## Consigne A
Dans le compte rendu d'audience, en quelle qualité Oscar Wilde demande-t-il à Atkins de venir avec lui à Paris ?
## Consigne B
Rédigez la suite du compte rendu d'audience en partant de sa dernière phrase.

## Texte fourni
"""

Parker, répondant à de nouvelles questions de l'avocat Newton, commence à raconter qu'il a connu un certain Atkins, comédien, lorsque le ministère public fait des observations sur la manière dont M. Newton procède à l'interrogatoire du témoin et déclare que, s'il persiste, l'accusation fera ressortir de nouvelles charges contre Taylor. M. Newton, en effet, veut démontrer que Parker est un garçon notoirement connu comme étant de mœurs dépravées. Malgré les observations du ministère public, l'avocat Newton continue à interroger le témoin Parker. Celui-ci déclare qu'il ne sait d'ailleurs rien au sujet d'Atkins. Quant à lui-même, s'il a quitté le service de valet de chambre, ce n'est pas parce qu'il avait été accusé de vol.

Pressé de questions, il avoue ses relations avec une personne que deux de ses camarades ont fait ensuite chanter «dans les grands prix».

Il a reçu, pour prix de sa coopération à cette malpropre opération, une assez forte somme.

Ce n'est pas lui qui demanda à Taylor de le présenter à Wilde. C'est Taylor qui lui demanda s'il voulait être présenté à Wilde. Parker répondit affirmativement.

M. Gill, ministère public, interroge de nouveau le témoin, qui confirme les précédentes déclarations.

Un secrétaire particulier.

Atkins, dont il vient d'être question, comparaît à son tour comme témoin. Interrogé par M. Gill, il fait les déclarations suivantes :

Il a vingt-deux ans. Au mois de novembre 1892, il fut invité à dîner au restaurant de l'hôtel de Florence. Là, il rencontra Oscar Wilde, Taylor et deux autres personnes. C'était la première fois qu'il voyait Oscar Wilde. Celui-ci, lui passant le bras autour de la taille, lui demanda d'aller à Paris avec lui en qualité de secrétaire particulier.

"""

## Lignes fournies
"""

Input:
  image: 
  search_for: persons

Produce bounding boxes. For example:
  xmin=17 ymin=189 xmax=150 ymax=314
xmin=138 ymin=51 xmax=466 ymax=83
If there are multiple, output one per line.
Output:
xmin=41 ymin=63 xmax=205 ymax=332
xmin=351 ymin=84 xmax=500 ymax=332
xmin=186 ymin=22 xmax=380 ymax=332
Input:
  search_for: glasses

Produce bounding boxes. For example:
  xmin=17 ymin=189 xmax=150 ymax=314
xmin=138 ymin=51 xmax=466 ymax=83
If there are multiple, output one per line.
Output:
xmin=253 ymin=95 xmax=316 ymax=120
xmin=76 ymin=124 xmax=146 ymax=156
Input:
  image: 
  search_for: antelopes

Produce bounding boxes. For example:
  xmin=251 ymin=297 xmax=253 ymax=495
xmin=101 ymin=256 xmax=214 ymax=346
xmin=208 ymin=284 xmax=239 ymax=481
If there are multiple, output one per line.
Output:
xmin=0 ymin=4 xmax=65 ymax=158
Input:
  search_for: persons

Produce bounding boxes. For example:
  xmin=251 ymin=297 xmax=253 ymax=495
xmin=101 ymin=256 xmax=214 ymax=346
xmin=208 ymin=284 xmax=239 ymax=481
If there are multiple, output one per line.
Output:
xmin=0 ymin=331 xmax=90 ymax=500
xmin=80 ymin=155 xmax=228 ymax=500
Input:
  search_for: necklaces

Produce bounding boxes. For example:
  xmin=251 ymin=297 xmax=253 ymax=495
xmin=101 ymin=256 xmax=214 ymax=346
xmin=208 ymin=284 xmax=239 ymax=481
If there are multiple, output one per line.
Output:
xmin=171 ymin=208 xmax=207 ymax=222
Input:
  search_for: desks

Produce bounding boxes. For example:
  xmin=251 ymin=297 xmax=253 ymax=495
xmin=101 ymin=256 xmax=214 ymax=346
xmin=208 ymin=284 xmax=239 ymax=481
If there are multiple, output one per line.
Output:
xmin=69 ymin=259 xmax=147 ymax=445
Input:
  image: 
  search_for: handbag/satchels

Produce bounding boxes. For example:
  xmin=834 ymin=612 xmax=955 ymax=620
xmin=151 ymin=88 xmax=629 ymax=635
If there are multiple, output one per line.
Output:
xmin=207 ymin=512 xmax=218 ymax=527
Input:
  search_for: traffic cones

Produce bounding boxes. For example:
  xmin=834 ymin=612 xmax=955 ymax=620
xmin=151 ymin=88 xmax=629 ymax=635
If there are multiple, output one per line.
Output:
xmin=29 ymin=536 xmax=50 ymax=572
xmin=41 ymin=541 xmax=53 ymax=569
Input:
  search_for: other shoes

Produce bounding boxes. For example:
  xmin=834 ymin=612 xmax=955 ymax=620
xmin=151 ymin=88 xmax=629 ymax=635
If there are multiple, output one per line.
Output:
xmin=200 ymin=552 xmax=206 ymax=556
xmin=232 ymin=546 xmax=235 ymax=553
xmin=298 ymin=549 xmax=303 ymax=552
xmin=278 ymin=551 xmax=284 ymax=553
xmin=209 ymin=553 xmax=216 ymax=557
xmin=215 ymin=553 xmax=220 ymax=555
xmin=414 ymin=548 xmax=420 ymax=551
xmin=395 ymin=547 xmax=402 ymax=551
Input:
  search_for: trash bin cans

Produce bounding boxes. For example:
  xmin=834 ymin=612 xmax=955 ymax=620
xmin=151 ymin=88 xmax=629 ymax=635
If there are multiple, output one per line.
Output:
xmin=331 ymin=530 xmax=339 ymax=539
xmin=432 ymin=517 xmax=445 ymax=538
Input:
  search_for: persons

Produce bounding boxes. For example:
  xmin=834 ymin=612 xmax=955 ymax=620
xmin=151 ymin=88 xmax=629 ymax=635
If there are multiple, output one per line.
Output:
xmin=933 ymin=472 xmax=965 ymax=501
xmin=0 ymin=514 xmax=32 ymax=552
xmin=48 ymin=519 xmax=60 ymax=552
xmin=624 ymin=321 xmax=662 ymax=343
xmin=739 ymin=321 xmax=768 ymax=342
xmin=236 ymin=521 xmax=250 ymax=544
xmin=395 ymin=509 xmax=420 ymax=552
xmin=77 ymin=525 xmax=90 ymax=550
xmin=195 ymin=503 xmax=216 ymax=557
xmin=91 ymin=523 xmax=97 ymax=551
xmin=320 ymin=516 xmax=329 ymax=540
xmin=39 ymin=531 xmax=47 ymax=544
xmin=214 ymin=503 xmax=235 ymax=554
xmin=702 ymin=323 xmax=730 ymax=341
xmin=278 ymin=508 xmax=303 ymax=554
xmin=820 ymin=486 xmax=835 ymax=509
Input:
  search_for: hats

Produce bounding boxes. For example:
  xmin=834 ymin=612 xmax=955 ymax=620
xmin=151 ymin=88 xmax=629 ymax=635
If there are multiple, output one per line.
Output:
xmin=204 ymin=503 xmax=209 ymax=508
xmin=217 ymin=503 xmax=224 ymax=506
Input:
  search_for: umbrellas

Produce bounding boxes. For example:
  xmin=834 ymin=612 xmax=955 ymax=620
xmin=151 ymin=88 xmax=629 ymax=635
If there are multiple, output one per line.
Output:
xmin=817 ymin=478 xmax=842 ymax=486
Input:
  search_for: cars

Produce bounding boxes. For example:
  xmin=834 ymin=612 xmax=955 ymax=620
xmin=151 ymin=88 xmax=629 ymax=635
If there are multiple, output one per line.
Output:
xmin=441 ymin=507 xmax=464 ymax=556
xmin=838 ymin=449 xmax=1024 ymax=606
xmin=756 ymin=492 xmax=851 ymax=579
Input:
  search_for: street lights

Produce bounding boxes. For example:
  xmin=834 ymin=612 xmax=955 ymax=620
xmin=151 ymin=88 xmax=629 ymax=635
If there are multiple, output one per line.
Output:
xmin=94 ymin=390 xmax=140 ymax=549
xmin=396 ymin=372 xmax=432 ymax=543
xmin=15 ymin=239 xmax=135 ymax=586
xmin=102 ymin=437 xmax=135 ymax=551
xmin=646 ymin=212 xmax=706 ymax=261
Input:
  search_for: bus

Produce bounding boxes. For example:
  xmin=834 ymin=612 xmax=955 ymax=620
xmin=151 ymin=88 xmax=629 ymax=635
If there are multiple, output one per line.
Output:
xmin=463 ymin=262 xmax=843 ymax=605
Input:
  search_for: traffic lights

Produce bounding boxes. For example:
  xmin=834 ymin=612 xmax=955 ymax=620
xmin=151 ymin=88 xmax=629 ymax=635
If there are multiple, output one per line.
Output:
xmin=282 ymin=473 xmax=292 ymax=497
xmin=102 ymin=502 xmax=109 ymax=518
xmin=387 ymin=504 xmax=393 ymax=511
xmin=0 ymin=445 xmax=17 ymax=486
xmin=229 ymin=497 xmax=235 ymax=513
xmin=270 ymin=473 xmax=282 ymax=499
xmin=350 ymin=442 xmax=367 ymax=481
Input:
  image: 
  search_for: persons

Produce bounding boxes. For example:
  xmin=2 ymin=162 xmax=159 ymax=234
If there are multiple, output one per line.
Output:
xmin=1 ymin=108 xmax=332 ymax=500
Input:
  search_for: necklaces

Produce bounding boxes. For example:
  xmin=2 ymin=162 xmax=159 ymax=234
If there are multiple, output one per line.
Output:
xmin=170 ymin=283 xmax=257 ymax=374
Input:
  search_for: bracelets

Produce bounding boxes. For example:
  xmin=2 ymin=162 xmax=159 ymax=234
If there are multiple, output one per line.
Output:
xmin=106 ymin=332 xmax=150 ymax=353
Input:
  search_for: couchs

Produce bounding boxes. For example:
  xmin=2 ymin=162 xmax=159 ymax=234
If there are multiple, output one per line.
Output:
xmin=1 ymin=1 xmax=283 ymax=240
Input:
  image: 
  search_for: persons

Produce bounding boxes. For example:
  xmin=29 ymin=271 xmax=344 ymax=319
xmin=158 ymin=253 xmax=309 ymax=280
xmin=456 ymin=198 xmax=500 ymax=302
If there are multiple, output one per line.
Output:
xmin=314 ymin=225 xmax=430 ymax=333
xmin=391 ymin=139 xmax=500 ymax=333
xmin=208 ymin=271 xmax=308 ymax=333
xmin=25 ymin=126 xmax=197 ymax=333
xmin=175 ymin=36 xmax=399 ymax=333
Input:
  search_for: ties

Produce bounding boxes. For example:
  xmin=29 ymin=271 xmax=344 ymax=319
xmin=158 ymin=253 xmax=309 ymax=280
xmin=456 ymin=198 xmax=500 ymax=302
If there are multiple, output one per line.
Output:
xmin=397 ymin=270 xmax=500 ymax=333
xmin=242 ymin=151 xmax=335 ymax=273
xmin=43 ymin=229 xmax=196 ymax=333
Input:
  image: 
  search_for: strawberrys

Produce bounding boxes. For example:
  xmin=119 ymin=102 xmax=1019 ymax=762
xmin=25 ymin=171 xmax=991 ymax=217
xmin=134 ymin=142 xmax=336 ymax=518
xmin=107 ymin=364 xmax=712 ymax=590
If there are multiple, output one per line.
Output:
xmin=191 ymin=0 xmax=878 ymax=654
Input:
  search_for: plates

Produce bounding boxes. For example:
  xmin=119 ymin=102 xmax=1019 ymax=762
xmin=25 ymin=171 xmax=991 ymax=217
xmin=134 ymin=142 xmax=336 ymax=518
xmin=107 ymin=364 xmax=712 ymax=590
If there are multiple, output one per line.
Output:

"""

## Résultat A
En qualité de secrétaire particulier.

## Résultat B
Affaire conclue. Ils partirent deux jours après, descendirent dans un hôtel du boulevard des Capucines où ils prirent deux chambres contiguës.

Le lendemain, après avoir déjeuné dans un café, Wilde le conduisit chez un coiffeur où il lui fit couper et friser les cheveux. Ils soupèrent ensemble dans la soirée. «C'est le meilleur souper que j'aie jamais fait de ma vie!» s'écrie le témoin à ce souvenir.

Ensuite, Oscar Wilde lui donna un louis, avec lequel Atkins alla s'amuser au Moulin-Rouge.

Quand il rentra à l'hôtel, il trouva Wilde en compagnie de quelqu'un. Il alla se coucher.

Plus avant dans la nuit, Wilde vint le trouver dans sa chambre; la conversation languissant, Wilde se retira.

Wilde lui donna à Paris un porte-cigarettes en argent, et quand ils furent de retour à Londres, il lui fit don de trois livres en débarquant à la station de Victoria. Dans la suite, Wilde lui écrivit de venir le voir. Il y alla en effet.

Wilde alla le voir également chez lui. Il y rencontra un jeune homme qui lui fut aussitôt présenté, ainsi qu'à Taylor qui, de même que Wilde, l'appelait Fred, diminutif de son nom de baptême Frédéric.

M. Newton, défenseur de Taylor, procède au contre-interrogatoire d'Atkins et lui dit:

«Mais vous ne prononcez aucun nom. N'avez-vous donc pas été présenté à Taylor par un monsieur à Paris?» Atkins répond: Oui. -- Et cette même personne ne vous a-t-elle pas également présenté à Wilde? -- Oui, répond le témoin, qui raconte ensuite avoir connu un nommé Burton.

Atkins nie avoir jamais participé à aucun acte de chantage. Il nie également avoir commis des actes immoraux pour vivre. Le magistrat demande au témoin s'il a servi de secrétaire à Wilde à Paris. Le témoin dit qu'il a recopié une pièce de théâtre pour lui.

D. Etait-ce une femme ou un homme qui se trouvait avec Wilde, lorsque vous êtes rentré à l'hôtel? R. C'était un homme, naturellement (sic).

Autre idylle.

Un autre témoin, Shelly, raconte qu'il fit la connaissance de Wilde chez un éditeur, où il était employé.

Wilde lui écrivit d'aller le voir à l'hôtel Albermale. Ils dînèrent ensemble et, après le dîner, où ils burent beaucoup, ils se rendirent dans le salon particulier de Wilde qui, vers une heure du matin, invita Shelly à aller se reposer, l'embrassant à plusieurs reprises.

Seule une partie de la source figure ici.